Tom Lane wrote:

Stephan Szabo <[EMAIL PROTECTED]> writes:


On Fri, 23 Jul 2004, Andreas Pflug wrote:


What I'd like is

SELECT pg_file_unlink('postgresql.conf.bak');
SELECT pg_file_write('postgresql.conf.tmp', 'listen_addresses=...');
SELECT pg_file_rename('postgresql.conf.tmp', 'postgresql.conf',
'postgresql.conf.bak');
SELECT pg_reload_conf();





I personally don't think the above is the correct approach to allowing
configuration editing from remote.



I'm pretty much against allowing configuration editing from remote altogether. It would raise the stakes tremendously in terms of what an attacker can do once they've acquired a connection with superuser rights. Remember that the above could be applied to pg_hba.conf, pg_ident.conf, etc just as well as postgresql.conf.

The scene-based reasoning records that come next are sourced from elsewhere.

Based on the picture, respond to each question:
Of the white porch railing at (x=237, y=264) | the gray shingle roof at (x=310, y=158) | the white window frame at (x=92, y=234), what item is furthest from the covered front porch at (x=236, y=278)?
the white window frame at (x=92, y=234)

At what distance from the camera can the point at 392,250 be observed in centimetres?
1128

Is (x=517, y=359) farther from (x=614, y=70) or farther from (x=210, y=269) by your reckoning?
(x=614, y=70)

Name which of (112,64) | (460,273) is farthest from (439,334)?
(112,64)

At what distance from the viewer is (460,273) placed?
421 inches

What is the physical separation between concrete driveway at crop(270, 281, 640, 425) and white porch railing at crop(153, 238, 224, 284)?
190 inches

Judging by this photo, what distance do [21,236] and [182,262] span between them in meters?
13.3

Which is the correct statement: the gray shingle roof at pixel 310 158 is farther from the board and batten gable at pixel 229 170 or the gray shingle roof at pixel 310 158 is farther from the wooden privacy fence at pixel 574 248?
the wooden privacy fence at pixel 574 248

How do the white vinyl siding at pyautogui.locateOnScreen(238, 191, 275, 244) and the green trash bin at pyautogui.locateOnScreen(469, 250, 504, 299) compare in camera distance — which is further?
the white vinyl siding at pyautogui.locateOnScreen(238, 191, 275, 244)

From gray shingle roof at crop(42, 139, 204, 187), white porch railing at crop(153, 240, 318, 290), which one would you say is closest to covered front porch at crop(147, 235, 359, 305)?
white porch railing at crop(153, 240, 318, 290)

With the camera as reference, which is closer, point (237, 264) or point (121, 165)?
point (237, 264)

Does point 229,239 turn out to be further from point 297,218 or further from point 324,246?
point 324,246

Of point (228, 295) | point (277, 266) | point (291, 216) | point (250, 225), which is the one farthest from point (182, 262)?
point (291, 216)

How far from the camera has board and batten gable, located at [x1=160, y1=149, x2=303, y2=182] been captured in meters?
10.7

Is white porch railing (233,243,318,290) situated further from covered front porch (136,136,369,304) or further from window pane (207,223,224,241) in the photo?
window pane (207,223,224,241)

Not to mention $HOME/.profile and other things the postgres user may own.



It seems like the wrong level for the interface, and the file rename
isn't atomic and pretending that it is may prove to be dangerous.



Well, editing postgresql.conf directly isn't very atomic either, with most editors (which is why we made the postmaster only re-examine the files upon SIGHUP).

A more cogent argument why remote editing is dangerous is that if you
screw up a config file, you may be unable to get in to fix your mistake.

I agree about the "level" issue though.  If we want to officially
support this, something involving a super-sized form of SET would be
a lot more supportable in the long run.





I agree. Aren't we rather too far into feature freeze to be debating possible provision of a remote config facility and API?


If we provide it, I would suggest a setting that turns it off - maybe even make that the default. (re arguments about COPY - maybe we should be able to off server side COPY too).